Consumers were willing to experiment in order to preserve traditions like gift-giving and family meals. RetailMeNot also reports 35% of Americans were willing to try a new brand or store during the 2020 holiday season, while another set of data from McKinsey shows 20% of consumers have tried a new shopping method during the pandemic, such as curbside pickup and delivery, and 80% of those intend to continue.
Retail brands have an excellent opportunity to broaden their customer base through e-commerce right now — but they must provide superb customer support to capitalize on it. Forbes research shows 70% of customers will abandon their purchase if they have a bad customer service experience. If online retailers cannot provide exceptional support to their customers, they will lose them. Traditional pre-pandemic tactics cannot meet this challenge.
Before COVID, retailers prepared for annual customer support surges by adding temporary outsourced agents in the last quarter of the year. These seasonal workers usually operated out of tightly packed brick and mortar call centers, sharing equipment and rotating shifts throughout the building 24/7. During a pandemic, that is a clear threat to worker safety — enough so that many of the world's most prolific outsourcing locations shut down completely earlier this year.
Traditional call centers can't guarantee business continuity, nor are they suited to uncertain or rapidly-changing demands. This is no longer a landscape of just predictable seasonal surges. E-commerce grew during the first half of 2020 in rhythm with the pandemic. And now, coming off a strong holiday season for e-commerce, Statista predicts worldwide e-tail revenues will grow to $6.54 trillion by 2022, fueled by omnichannel shopping, mobile commerce, advancements in AR for shopping and voice assistant commerce. Now more than ever, retailers need a sustainable model that will allow them to quickly and efficiently respond to changing demands and market dynamics.
That model is homesourcing, which involves a company designing its processes, platforms, tools, and culture to support work delivered from home. Free from geographic constraints, homesourcing organizations can rapidly recruit and onboard custom-profiled customer support professionals that meet a retailer's specific skill set or experience requirements. With homesourcing, retailers can activate the customer support resources they need up to three times faster than hybrid or traditional call centers.
Not all home-based employees are truly homesourced. Homesourced employees should be custom-profiled to succeed in a work-from-home environment, and be supported by the tools to succeed in it. As Support.com COO Christine Kowalczyk puts it, "We only hire people with the right personality, work style, and time management skills for remote work. We take people who are pre-disposed to succeed as home-based employees and empower them with the tools and platforms they need to deliver the best customer experience."

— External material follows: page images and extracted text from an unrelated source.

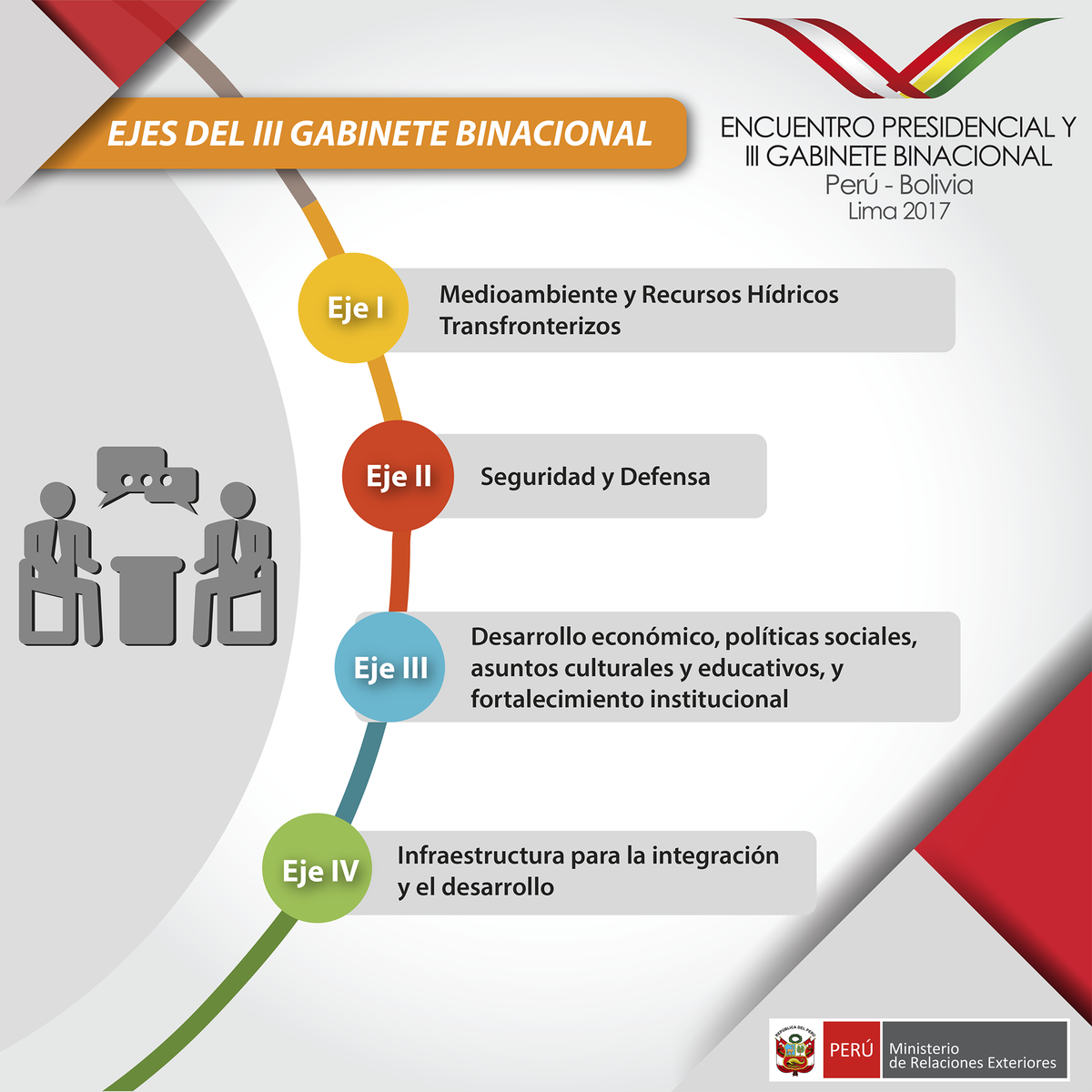 EJES DEL III GABINETE BINACIONAL

ENCUENTRO PRESIDENCIAL Y III GABINETE BINACIONAL
Perú - Bolivia
Lima 2017

Eje I
Medioambiente y Recursos Hídricos Transfronterizos

Eje II
Seguridad y Defensa

Eje III
Desarrollo económico, políticas sociales, asuntos culturales y educativos, y fortalecimiento institucional

Eje IV
Infraestructura para la integración y el desarrollo

REPÚBLICA DEL PERÚ
PERÚ
Ministerio de Relaciones Exteriores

Those tools are crucial. Homesourced employees need training and resources optimized for the remote environment Investment in robust, ongoing virtual learning using multiple modalities beyond lecture allows a homesourcing employer to diversify employees' areas of expertise and increase overall speed to competency. Home-based employees should also receive substantial self-support training resources on an ongoing basis to supply them with the growing knowledge base that they need to resolve complex issues swiftly and competently, with minimal holds and transfers.
Homesourcing organizations also leverage secure, cloud-based platforms to optimize service delivery and manage staff. Retailers should seek partners with processes and tools that enabling scheduling based on call arrival patterns and rapid ramping in response to demand.

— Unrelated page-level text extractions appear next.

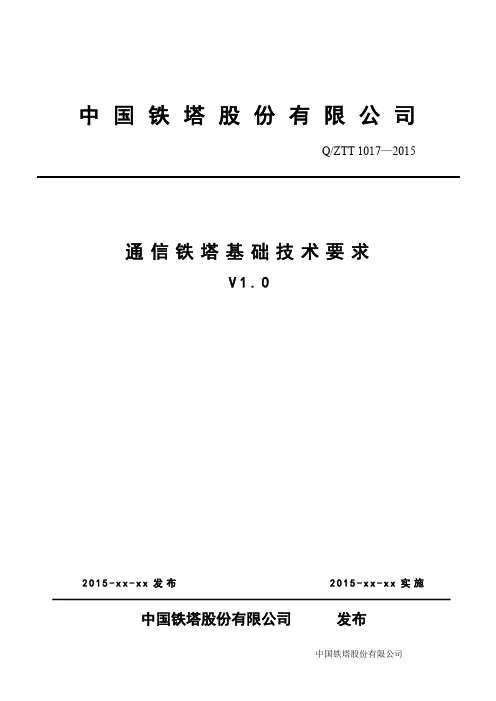 中国铁塔股份有限公司

Q/ZTT 1017—2015

通信铁塔基础技术要求
V1.0

2015-xx-xx 发布

2015-xx-xx 实施

中国铁塔股份有限公司　　发布

中国铁塔股份有限公司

A homesourcing solution should dynamically capture financial and operational efficiencies for retailers, in addition to delivering superior customer experiences.The homesourcing model is uniquely positioned to meet e-commerce customer service demands, and, in fact, addresses modern customer support challenges across numerous industries. Unconstrained by brick-and-mortar facilities and geography, the homesourcing model is a virtual native, with the tools, training, and culture to match. When fully adopted, homesourcing is effective in mitigating risk, ensuring business continuity, and providing always-on customer support.